- Exercise brief -
Duplicate the rows beginning with the line that contains "What distance from the lens does" and ending after the line that contains "2100 millimetres". Omit the pictures from your answer.

Lines of data
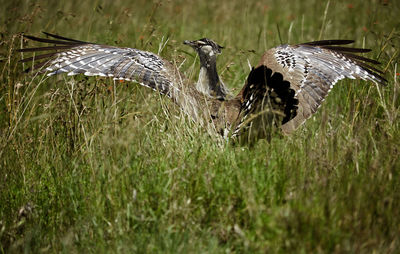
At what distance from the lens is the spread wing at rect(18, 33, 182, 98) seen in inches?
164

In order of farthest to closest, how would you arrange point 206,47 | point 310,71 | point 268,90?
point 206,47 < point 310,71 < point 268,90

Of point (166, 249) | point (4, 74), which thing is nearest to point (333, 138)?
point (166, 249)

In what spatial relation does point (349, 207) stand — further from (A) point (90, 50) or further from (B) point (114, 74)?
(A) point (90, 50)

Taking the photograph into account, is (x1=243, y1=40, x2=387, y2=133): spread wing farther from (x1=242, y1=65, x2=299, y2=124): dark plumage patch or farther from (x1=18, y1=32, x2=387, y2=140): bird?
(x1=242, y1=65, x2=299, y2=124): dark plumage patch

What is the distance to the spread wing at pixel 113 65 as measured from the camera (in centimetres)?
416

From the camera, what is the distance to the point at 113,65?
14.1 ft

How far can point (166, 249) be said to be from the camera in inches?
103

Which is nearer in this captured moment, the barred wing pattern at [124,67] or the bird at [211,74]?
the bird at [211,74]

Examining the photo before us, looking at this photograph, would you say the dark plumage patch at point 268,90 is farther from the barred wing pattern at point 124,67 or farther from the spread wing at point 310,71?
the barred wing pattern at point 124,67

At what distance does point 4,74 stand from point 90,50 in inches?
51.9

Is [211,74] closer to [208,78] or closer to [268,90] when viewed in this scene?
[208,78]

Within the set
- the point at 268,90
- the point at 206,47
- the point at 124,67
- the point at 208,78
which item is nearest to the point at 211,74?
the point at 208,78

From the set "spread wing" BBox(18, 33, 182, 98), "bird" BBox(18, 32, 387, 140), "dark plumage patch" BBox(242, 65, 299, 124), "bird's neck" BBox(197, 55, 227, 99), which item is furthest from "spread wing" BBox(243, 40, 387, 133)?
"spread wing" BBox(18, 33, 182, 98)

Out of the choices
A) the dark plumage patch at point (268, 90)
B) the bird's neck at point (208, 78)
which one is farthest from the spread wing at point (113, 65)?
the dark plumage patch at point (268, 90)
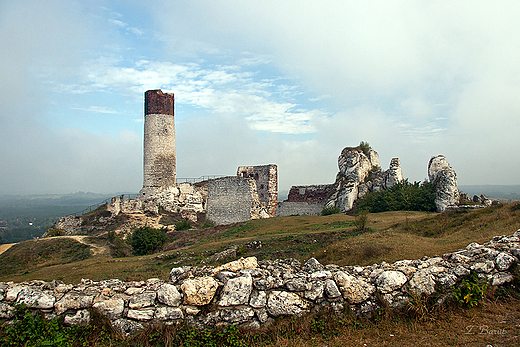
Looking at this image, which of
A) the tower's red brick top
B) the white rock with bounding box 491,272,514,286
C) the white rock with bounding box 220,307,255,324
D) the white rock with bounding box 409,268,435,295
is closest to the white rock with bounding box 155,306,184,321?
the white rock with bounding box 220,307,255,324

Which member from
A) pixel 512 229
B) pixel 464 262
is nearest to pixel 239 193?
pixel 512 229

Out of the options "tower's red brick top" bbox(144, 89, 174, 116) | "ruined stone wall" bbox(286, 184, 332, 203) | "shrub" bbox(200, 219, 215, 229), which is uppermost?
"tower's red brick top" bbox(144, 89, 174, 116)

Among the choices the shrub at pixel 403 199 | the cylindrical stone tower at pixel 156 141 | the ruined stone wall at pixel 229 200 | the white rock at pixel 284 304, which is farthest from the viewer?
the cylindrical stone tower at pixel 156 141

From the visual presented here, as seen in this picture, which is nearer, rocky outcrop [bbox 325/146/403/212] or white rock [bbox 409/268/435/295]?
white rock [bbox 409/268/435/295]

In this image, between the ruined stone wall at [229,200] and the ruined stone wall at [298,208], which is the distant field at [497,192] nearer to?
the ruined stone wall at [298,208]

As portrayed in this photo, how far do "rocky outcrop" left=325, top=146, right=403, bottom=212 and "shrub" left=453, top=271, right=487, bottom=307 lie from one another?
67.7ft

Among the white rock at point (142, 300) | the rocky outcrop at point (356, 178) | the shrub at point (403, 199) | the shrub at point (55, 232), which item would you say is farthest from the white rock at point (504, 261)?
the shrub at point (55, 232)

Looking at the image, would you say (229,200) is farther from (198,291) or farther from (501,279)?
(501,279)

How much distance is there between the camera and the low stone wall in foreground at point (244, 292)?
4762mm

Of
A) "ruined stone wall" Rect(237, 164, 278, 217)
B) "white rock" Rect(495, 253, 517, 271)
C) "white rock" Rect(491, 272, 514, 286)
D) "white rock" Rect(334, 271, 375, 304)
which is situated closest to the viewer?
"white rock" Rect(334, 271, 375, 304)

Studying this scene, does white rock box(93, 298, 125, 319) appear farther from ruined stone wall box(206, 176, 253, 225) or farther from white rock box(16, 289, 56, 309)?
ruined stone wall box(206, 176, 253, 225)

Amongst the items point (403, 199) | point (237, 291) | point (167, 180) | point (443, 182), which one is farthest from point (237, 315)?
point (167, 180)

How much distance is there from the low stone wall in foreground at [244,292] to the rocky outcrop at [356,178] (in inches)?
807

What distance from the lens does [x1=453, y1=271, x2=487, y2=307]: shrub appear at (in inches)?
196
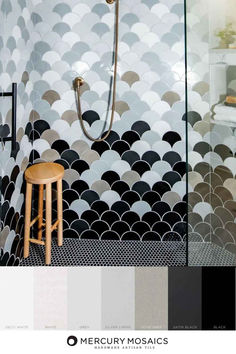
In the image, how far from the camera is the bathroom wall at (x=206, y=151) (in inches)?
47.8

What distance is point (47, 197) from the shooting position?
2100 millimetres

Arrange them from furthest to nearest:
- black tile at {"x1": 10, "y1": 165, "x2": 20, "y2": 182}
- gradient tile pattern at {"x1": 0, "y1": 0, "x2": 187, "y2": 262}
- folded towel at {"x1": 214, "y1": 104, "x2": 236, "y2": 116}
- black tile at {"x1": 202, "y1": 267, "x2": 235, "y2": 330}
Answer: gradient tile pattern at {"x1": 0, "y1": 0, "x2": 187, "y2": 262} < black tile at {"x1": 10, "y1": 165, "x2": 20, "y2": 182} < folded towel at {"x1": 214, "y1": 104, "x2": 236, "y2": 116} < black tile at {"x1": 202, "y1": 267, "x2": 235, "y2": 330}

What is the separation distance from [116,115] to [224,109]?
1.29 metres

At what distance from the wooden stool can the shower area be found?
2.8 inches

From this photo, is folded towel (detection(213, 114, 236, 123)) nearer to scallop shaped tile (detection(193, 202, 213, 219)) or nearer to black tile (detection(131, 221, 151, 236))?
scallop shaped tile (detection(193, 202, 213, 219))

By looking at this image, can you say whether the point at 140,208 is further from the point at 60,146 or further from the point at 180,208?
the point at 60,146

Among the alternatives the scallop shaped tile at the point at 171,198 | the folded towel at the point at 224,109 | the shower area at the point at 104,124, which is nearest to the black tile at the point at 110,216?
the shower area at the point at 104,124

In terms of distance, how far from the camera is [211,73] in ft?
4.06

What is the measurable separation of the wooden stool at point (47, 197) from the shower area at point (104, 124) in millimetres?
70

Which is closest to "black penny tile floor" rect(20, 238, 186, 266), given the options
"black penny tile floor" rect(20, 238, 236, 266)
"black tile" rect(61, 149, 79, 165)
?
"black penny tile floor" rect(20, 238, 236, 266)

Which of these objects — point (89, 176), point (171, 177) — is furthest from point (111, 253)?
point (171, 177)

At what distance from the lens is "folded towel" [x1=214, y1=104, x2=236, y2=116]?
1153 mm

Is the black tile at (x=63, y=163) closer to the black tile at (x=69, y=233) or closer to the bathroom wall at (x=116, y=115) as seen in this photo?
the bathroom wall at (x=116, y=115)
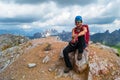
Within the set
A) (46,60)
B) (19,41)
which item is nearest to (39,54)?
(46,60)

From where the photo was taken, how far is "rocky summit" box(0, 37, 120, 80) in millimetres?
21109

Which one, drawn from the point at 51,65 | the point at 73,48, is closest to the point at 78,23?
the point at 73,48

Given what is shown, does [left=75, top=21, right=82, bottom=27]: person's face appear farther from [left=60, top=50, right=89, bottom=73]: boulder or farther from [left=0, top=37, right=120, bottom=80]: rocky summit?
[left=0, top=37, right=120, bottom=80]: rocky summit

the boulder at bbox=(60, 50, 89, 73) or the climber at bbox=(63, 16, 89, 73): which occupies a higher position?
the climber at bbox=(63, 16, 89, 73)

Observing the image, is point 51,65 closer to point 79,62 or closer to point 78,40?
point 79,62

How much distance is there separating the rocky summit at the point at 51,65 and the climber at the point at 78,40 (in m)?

- Result for this exercise -
What distance from the lens does [x1=453, y1=271, x2=487, y2=307]: shrub appear at (in inches)?
196
In the image, how far from the camera is the bathroom wall at (x=206, y=151) (in inches)?
47.8

What distance is point (47, 197) from the shooting position?
2100 millimetres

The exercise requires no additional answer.